I've seen some claims that optimized PEG parsers in general cannot be faster than optimized LALR(1) or LL(k) parsers. (Of course, performance of parsing would depend on a particular grammar.)

I'd like to know if there are any specific limitations of PEG parsers, either valid in general or for some subsets of PEG grammars that would make them inferior to LALR(1) or LL(k) performance-wise.

In particular, I'm interested in parser generators, but assume that their output can be tweaked for performance in any particular case. I also assume that parsers are optimized and it is possible to tweak a particular grammar a bit if that's needed to improve performance.

回答1:

Found a good answer about Packrat vs LALR parsing. Some quotes from it:

L(AL)R parsers are linear time parsers, too. So in theory, neither packrat nor L(AL)R parsers are "faster".

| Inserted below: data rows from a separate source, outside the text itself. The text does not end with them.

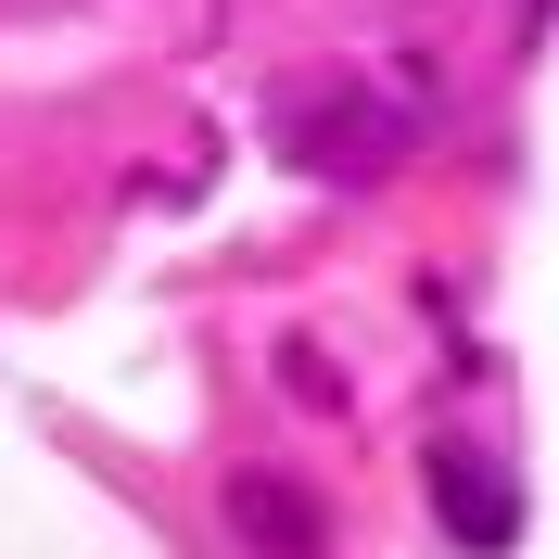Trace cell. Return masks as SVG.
<instances>
[{
    "label": "cell",
    "instance_id": "obj_3",
    "mask_svg": "<svg viewBox=\"0 0 559 559\" xmlns=\"http://www.w3.org/2000/svg\"><path fill=\"white\" fill-rule=\"evenodd\" d=\"M432 509H445L457 547H484V559L522 534V496H509V471H484L471 445H432Z\"/></svg>",
    "mask_w": 559,
    "mask_h": 559
},
{
    "label": "cell",
    "instance_id": "obj_2",
    "mask_svg": "<svg viewBox=\"0 0 559 559\" xmlns=\"http://www.w3.org/2000/svg\"><path fill=\"white\" fill-rule=\"evenodd\" d=\"M229 534H242L254 559H331L318 496H306V484H280V471H242V484H229Z\"/></svg>",
    "mask_w": 559,
    "mask_h": 559
},
{
    "label": "cell",
    "instance_id": "obj_1",
    "mask_svg": "<svg viewBox=\"0 0 559 559\" xmlns=\"http://www.w3.org/2000/svg\"><path fill=\"white\" fill-rule=\"evenodd\" d=\"M394 115L356 90V76H306V90H280V153L306 178H369V166H394Z\"/></svg>",
    "mask_w": 559,
    "mask_h": 559
}]
</instances>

What matters, in practice, of course, is implementation. L(AL)R state transitions can be executed in very few machine instructions ("look token code up in vector, get next state and action") so they can be extremely fast in practice.

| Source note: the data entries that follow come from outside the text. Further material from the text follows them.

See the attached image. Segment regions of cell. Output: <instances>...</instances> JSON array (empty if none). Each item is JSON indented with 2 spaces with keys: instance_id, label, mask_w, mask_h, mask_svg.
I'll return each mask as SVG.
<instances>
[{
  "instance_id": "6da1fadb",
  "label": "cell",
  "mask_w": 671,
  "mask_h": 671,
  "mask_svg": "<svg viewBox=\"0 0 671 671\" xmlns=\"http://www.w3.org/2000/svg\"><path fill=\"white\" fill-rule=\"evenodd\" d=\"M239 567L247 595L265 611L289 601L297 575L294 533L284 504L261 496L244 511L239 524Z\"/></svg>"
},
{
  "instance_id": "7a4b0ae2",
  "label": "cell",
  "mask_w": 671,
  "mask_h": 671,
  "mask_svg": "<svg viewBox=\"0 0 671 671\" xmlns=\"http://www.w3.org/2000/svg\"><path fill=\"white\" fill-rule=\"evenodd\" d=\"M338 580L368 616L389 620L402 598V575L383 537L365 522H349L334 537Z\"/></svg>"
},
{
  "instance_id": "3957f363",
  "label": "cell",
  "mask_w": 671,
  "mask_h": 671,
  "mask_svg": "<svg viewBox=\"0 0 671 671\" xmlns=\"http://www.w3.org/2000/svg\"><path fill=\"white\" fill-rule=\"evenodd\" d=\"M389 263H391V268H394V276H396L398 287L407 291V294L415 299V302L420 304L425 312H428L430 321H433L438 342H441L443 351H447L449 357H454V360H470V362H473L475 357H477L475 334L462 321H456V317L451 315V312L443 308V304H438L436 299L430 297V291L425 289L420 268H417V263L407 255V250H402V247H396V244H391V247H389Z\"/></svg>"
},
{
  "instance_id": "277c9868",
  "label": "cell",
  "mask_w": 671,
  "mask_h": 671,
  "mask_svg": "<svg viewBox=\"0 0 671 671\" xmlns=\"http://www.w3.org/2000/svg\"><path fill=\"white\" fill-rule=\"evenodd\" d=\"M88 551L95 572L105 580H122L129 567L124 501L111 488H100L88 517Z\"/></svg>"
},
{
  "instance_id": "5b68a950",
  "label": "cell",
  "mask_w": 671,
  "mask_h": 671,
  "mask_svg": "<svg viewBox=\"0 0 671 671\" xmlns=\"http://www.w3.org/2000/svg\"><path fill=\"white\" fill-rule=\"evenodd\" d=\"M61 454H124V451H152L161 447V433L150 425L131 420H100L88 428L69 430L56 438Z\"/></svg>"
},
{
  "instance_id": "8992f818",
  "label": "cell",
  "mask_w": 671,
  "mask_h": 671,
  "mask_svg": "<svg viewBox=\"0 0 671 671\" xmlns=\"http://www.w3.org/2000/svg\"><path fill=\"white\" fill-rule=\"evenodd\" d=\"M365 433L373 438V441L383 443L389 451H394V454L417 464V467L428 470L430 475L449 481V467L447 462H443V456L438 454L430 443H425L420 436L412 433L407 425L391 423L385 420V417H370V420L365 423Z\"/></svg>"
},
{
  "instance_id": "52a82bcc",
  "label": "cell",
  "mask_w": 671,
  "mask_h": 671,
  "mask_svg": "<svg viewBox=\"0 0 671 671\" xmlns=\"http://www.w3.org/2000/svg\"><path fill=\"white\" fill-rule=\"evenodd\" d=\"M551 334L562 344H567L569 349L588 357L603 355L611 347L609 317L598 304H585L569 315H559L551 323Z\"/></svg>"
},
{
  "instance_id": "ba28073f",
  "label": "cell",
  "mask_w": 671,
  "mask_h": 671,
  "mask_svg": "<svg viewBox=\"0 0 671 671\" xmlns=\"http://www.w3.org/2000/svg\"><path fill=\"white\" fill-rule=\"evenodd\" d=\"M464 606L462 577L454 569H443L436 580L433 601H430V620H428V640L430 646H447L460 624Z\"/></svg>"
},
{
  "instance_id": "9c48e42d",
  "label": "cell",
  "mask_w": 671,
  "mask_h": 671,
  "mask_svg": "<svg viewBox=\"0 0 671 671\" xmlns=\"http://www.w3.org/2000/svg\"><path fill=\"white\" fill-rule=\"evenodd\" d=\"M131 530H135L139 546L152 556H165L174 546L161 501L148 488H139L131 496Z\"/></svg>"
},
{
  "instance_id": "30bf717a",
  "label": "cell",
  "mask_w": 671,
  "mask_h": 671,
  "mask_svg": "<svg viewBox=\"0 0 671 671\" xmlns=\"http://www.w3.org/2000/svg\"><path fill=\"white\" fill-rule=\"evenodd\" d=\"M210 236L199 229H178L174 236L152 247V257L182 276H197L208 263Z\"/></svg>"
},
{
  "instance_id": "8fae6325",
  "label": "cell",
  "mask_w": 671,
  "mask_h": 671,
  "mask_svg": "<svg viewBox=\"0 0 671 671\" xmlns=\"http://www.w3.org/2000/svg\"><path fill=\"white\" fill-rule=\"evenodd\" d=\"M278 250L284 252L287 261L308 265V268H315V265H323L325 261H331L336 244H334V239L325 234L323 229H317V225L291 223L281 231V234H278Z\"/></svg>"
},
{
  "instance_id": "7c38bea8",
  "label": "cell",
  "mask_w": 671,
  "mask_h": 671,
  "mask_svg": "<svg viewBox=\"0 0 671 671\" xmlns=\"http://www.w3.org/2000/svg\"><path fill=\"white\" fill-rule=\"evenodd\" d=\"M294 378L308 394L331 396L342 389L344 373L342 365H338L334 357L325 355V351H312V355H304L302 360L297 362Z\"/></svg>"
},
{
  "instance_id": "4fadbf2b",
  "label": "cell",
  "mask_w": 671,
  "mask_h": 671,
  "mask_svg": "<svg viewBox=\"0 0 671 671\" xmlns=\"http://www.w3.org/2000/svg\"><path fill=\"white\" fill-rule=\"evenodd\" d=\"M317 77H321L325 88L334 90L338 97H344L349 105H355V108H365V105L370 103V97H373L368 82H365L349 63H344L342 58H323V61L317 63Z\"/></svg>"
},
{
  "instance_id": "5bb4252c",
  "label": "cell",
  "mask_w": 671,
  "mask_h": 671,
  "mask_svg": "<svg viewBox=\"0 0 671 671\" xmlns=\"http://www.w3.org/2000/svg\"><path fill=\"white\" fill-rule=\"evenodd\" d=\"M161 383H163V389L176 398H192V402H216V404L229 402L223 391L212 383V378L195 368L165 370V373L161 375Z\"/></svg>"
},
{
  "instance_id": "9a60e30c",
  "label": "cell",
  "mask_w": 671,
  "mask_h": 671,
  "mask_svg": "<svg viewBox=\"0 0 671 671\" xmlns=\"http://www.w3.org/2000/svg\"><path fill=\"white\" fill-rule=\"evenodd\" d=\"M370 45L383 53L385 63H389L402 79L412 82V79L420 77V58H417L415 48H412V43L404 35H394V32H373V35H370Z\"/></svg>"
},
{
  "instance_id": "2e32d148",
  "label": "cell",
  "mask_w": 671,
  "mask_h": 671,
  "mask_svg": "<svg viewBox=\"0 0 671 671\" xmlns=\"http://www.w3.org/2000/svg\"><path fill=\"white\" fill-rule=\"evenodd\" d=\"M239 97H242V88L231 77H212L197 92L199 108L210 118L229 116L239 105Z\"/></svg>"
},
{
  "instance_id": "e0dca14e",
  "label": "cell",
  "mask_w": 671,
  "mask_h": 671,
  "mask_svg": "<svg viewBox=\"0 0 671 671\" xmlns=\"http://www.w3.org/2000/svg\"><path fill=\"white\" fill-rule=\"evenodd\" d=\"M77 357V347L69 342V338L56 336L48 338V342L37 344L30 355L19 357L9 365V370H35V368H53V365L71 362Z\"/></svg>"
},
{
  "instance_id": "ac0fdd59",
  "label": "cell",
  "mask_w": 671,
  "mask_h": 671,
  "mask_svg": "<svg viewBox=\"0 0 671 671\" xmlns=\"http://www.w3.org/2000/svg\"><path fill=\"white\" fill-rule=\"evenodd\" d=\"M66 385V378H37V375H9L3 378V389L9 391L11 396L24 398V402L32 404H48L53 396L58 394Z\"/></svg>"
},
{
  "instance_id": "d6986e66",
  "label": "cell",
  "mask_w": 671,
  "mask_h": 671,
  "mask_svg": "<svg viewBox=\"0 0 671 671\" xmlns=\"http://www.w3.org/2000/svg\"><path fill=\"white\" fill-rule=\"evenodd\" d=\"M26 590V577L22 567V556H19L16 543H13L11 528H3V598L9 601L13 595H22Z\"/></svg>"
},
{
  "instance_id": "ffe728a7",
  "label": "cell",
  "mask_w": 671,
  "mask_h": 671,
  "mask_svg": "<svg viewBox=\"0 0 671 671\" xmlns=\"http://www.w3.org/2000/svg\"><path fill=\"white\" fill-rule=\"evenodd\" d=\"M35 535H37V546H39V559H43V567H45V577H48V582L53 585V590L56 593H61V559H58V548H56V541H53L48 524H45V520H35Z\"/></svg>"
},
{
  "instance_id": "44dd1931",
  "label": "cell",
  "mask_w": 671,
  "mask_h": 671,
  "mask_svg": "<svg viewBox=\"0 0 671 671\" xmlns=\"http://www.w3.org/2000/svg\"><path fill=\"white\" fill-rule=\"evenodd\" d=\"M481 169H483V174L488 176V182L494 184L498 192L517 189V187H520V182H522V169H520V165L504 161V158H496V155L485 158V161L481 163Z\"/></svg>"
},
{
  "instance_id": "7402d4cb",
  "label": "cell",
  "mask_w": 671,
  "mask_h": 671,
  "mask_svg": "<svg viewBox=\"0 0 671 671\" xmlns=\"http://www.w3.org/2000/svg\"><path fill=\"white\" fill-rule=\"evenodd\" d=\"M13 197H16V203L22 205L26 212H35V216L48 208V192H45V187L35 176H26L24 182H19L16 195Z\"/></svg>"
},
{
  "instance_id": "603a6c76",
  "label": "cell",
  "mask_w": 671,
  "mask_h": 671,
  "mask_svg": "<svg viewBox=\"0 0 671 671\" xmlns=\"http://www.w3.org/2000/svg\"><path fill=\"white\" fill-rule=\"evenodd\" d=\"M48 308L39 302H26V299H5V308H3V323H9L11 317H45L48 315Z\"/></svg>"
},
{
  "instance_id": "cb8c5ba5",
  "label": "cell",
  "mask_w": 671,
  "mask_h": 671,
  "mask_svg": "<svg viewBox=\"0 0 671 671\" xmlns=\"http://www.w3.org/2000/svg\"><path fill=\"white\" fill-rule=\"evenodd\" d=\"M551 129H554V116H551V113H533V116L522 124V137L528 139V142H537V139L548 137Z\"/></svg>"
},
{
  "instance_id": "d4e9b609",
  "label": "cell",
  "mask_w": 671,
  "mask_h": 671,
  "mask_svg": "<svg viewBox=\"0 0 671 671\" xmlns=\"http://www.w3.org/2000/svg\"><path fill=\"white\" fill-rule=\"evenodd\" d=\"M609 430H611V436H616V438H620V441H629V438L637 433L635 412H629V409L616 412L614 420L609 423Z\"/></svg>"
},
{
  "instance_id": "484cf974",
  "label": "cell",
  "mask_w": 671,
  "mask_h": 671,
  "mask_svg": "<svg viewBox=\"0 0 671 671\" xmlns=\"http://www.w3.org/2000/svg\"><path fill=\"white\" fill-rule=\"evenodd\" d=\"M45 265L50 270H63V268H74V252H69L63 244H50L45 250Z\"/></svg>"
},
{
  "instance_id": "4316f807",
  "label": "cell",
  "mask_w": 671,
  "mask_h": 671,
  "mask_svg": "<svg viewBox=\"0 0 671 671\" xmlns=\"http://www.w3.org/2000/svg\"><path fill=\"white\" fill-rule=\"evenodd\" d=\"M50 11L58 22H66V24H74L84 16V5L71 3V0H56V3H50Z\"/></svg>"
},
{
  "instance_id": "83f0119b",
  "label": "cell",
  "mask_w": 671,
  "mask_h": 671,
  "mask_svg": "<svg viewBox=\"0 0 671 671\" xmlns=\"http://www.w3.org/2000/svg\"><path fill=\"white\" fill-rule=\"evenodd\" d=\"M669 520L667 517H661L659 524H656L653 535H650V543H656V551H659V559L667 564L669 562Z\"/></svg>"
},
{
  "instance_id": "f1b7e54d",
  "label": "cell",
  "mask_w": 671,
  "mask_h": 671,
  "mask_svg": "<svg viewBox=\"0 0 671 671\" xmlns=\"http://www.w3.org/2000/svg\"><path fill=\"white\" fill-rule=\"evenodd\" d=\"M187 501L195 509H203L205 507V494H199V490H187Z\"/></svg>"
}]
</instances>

An observation: most language front-ends don't spend most of their time "parsing"; rather, they spend a lot of time in lexical analysis. Optimize that ..., and the parser speed won't matter much.



回答2:

PEG parsers can use unlimited lookahead (while maintaining linear parse time on average, via packrat) unlike (default) LL(k), or LR(k) parsers which use limited lookahead, while maintining linear parse time.

Lately (2014-2015) ANTLR4 has made extensions to handle arbitrary lookahead (as in PEG) while maintaining linear parse time on average (said to be more efficient than packrat algorithm), however this is incorporates new extensions and variations of the LR parsing algorithm (and not the default LR algorithm).

The packrat parser (and associated parsers for LL, LR) is not necesarily practical, but provides theoretical bounds on parsing so comparison can be made.

But note that unlimited lookahead can be used to parse grammars/languages in linear time (e.g via packrat or antlr) which are not possible to parse via LL(k) or LR(k) even in non-linear time, So it is important to understand what is compared to what.